Del total, la quinta parte son usurpadores. López consideró necesario separar a quienes están “en la mala” de los usurpadores que van haciendo negocios de un lugar a otro. “Algunos no tienen más remedio que caer en un asentamiento, pero luego están los otros, los usurpadores consuetudinarios, que van peregrinando de un asentamiento en otro, haciendo un rancho y vendiéndolo”, explicó el jerarca.
Según sus datos, estos últimos representan la quinta parte de la población asentada en el departamento. Y, si bien muchos han sido identificados, argumentó que su movilidad es tal que impide a los inspectores entregarles la correspondiente notificación.
López subrayó que el problema de los asentamientos es muy complejo y variado, dependiendo de los servicios que se ofrecen en cada uno. “Es un conjunto de viviendas que se construyen de manera irregular, sin autorización, en predios ajenos públicos o privados. Entonces, tenemos asentamientos que tienen todos los servicios, y asentamientos precarios como Los Eucaliptus o de Benedetti, que es mucho más viejo”, comentó.

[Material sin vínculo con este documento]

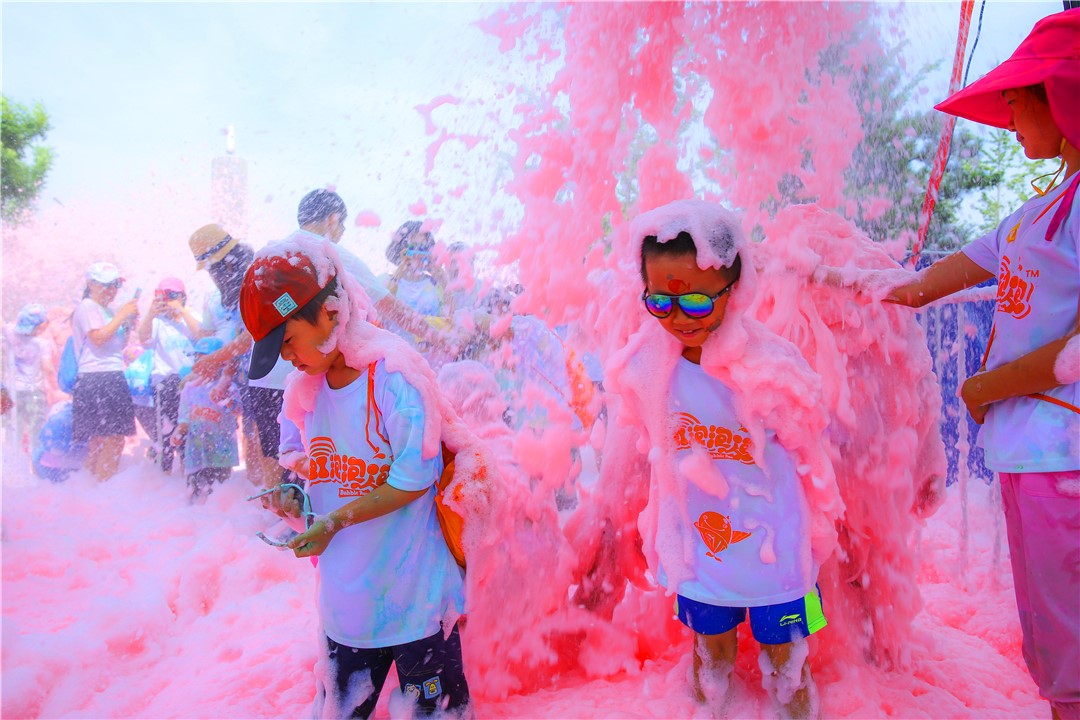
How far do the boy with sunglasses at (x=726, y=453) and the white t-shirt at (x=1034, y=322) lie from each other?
428 mm

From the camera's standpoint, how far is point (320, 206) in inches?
118

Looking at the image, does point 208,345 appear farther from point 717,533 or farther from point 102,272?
point 717,533

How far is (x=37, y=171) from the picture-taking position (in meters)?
12.2

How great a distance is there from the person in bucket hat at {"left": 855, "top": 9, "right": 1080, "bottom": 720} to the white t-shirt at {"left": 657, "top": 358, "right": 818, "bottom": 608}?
50cm

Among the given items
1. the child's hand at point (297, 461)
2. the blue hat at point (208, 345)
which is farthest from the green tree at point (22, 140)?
the child's hand at point (297, 461)

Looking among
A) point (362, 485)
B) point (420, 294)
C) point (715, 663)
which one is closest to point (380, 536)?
point (362, 485)

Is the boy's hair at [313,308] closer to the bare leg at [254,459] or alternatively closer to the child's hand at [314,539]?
the child's hand at [314,539]

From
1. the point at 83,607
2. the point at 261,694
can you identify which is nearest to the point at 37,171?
the point at 83,607

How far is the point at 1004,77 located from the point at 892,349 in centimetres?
83

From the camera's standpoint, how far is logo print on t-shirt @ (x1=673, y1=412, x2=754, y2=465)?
1750mm

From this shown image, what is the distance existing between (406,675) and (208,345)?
121 inches

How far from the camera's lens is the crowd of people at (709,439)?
1565 millimetres

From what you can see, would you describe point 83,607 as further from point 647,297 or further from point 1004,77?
point 1004,77

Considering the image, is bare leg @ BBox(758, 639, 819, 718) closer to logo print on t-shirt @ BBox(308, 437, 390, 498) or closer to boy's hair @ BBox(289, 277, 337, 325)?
logo print on t-shirt @ BBox(308, 437, 390, 498)
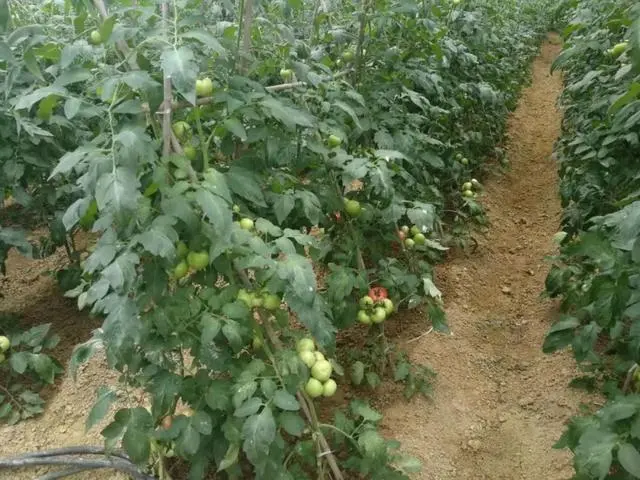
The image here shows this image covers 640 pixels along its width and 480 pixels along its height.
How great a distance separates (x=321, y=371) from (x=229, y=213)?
637mm

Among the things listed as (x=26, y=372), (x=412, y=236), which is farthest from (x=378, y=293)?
(x=26, y=372)

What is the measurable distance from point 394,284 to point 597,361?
3.11 feet

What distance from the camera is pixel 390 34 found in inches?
122

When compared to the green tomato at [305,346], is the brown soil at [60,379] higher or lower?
lower

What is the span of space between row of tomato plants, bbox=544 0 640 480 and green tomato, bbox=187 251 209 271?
3.93ft

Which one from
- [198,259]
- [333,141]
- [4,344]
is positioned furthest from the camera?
[4,344]

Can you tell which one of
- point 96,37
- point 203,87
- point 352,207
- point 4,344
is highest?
point 96,37

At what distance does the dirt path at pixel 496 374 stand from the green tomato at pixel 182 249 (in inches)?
58.1

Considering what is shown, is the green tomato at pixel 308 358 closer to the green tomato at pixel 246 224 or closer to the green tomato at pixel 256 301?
the green tomato at pixel 256 301

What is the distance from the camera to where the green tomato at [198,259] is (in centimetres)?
169

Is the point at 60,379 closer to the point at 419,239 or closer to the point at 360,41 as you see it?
the point at 419,239

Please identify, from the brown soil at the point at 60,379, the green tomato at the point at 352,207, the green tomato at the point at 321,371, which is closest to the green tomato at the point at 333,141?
the green tomato at the point at 352,207

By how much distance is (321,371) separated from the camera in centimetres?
184

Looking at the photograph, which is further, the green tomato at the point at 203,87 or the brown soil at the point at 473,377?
the brown soil at the point at 473,377
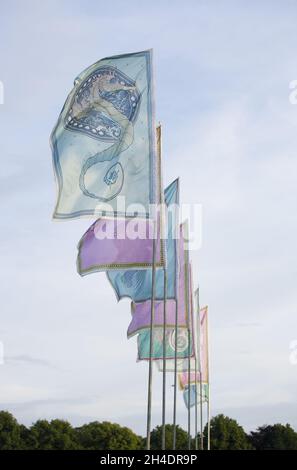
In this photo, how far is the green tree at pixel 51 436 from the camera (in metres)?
114

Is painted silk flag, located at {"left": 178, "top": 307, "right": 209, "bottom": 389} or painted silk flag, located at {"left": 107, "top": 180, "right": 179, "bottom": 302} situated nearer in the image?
painted silk flag, located at {"left": 107, "top": 180, "right": 179, "bottom": 302}

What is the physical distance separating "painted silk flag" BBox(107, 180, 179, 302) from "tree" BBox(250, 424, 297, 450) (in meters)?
107

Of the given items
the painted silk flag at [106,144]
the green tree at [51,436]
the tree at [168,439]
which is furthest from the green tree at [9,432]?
the painted silk flag at [106,144]

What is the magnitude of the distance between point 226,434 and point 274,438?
18075 millimetres

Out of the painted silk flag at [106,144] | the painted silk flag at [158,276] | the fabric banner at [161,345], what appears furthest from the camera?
the fabric banner at [161,345]

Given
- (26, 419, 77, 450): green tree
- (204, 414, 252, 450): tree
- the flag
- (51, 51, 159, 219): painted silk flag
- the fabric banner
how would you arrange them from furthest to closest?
(204, 414, 252, 450): tree
(26, 419, 77, 450): green tree
the flag
the fabric banner
(51, 51, 159, 219): painted silk flag

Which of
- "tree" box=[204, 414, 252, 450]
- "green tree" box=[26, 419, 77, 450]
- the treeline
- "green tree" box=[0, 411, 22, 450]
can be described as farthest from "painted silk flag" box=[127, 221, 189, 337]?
"tree" box=[204, 414, 252, 450]

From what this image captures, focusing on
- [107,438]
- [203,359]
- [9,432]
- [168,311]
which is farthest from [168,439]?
[168,311]

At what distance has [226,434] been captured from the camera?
403 ft

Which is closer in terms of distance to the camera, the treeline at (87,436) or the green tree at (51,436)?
the treeline at (87,436)

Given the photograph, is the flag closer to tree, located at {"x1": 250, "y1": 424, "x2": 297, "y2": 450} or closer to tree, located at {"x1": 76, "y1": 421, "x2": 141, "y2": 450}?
tree, located at {"x1": 76, "y1": 421, "x2": 141, "y2": 450}

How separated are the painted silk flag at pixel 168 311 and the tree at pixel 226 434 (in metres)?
85.6

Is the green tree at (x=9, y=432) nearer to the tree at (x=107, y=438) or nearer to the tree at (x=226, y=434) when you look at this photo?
the tree at (x=107, y=438)

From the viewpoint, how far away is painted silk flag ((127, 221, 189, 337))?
3434cm
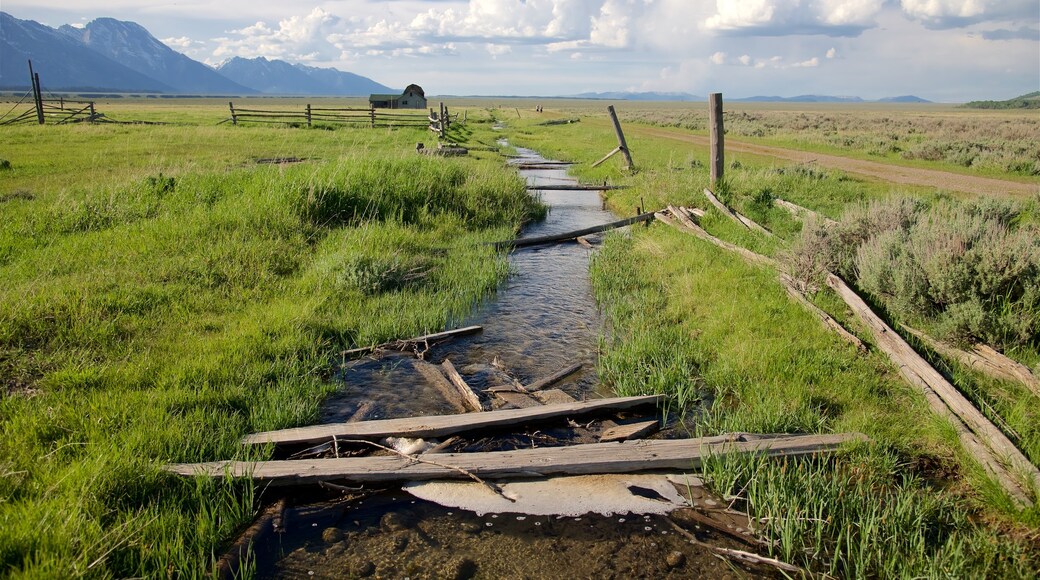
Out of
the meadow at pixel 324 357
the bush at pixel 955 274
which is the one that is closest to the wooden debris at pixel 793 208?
the meadow at pixel 324 357

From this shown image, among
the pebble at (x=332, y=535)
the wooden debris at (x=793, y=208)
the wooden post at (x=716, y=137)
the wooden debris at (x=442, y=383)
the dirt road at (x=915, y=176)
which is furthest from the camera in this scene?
the dirt road at (x=915, y=176)

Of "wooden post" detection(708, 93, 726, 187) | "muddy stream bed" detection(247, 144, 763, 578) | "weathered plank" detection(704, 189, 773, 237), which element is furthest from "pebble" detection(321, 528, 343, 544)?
"wooden post" detection(708, 93, 726, 187)

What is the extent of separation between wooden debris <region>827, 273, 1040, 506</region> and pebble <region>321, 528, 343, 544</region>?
4.12 m

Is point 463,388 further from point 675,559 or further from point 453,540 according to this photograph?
point 675,559

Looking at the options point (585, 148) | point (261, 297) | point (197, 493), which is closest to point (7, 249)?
point (261, 297)

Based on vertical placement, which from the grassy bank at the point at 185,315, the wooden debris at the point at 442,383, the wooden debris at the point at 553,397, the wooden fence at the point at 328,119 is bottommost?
the wooden debris at the point at 553,397

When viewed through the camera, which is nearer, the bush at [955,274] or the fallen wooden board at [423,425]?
the fallen wooden board at [423,425]

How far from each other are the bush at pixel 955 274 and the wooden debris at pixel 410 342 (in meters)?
4.28

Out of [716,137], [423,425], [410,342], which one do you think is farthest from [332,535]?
[716,137]

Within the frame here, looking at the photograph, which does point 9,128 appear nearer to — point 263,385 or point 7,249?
point 7,249

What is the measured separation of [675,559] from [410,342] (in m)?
3.92

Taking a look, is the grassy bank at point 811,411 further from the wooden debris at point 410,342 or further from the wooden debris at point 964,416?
the wooden debris at point 410,342

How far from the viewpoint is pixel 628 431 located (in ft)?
16.7

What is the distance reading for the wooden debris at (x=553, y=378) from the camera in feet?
19.6
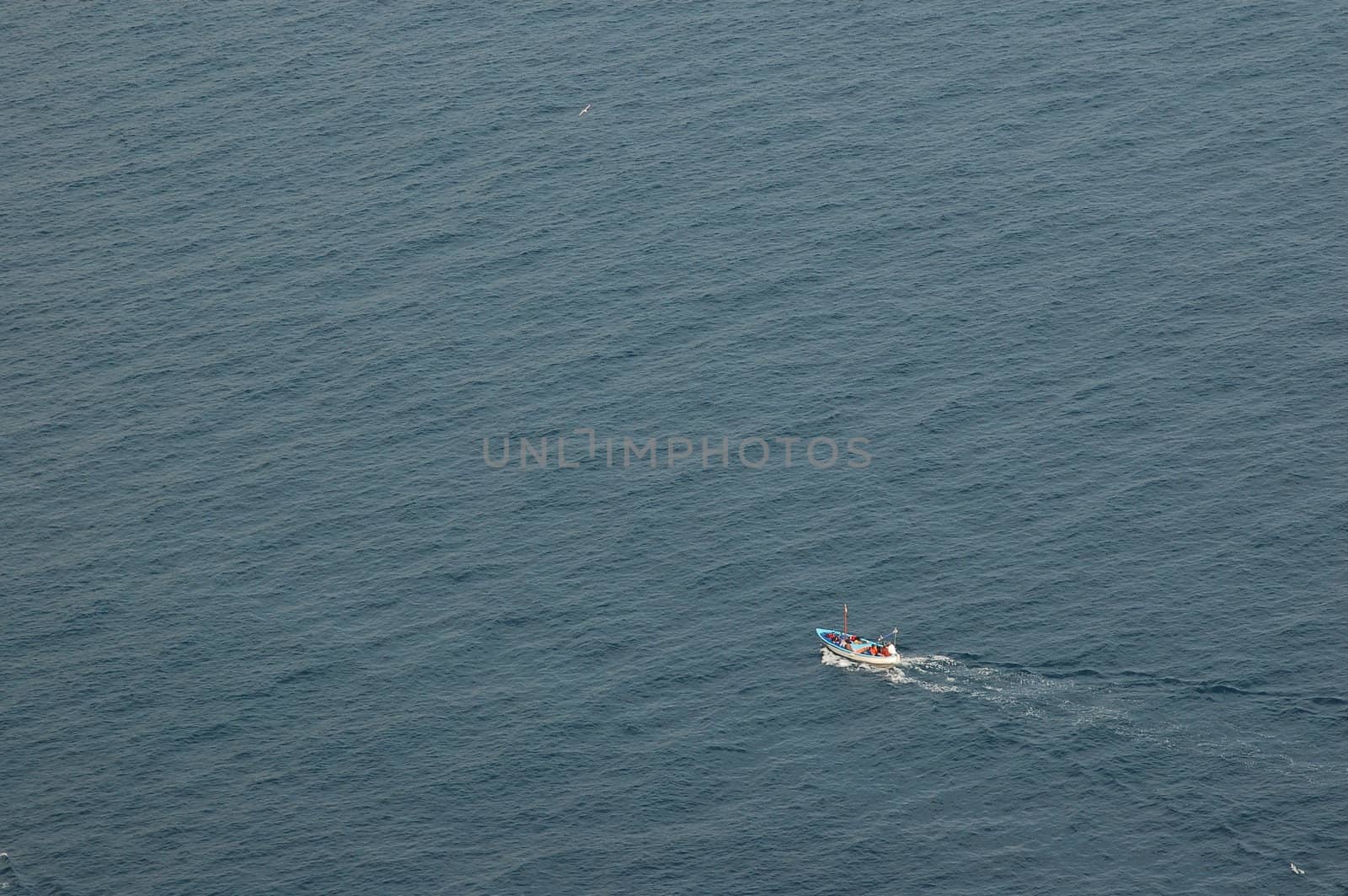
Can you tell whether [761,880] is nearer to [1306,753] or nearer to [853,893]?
[853,893]

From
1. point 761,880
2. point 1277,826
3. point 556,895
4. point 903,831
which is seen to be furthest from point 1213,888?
point 556,895

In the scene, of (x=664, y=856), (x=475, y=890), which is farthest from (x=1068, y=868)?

Ejemplo de asentamiento “avanzado” es La Capuera, sobre Laguna del Sauce, donde existen todos los servicios. “Los habitantes rechazan que le llamemos asentamientos y su objetivo es regularizar su situación, para lo cual la intendencia ha sido intermediaria con los propietarios. Más de la mitad ya ha firmado un acuerdo para obtener su título”, enfatizó López.
Al evaluar la oferta de soluciones habitacionales, el director lamentó que sistemas como el de la construcción por ayuda mutua haya fracasado. Admitió que esa experiencia “no fue buena” aunque tenían cifradas esperanzas en su éxito.
“El director de Vivienda (Antonio Azuaga) venía con una experiencia muy alentadora de MEVIR, pero nos encontramos con una realidad diferente en Maldonado. Por distintos motivos, un poco por errores del gobierno y mucho por los propios vecinos que no se adaptaron al sistema de ayuda mutua, se dilató la respuesta”, admitió López.
Tampoco dio los resultados esperados el llamado a precios para la construcción de viviendas cáscara (se realizan exteriores, baño y cocina, para que luego el adjudicatario continúe la construcción). “Se intenta cambiar la realidad, pero nos encontramos con precios exorbitantes, de 40 y 50 mil dólares solamente por la cáscara”, lamentó.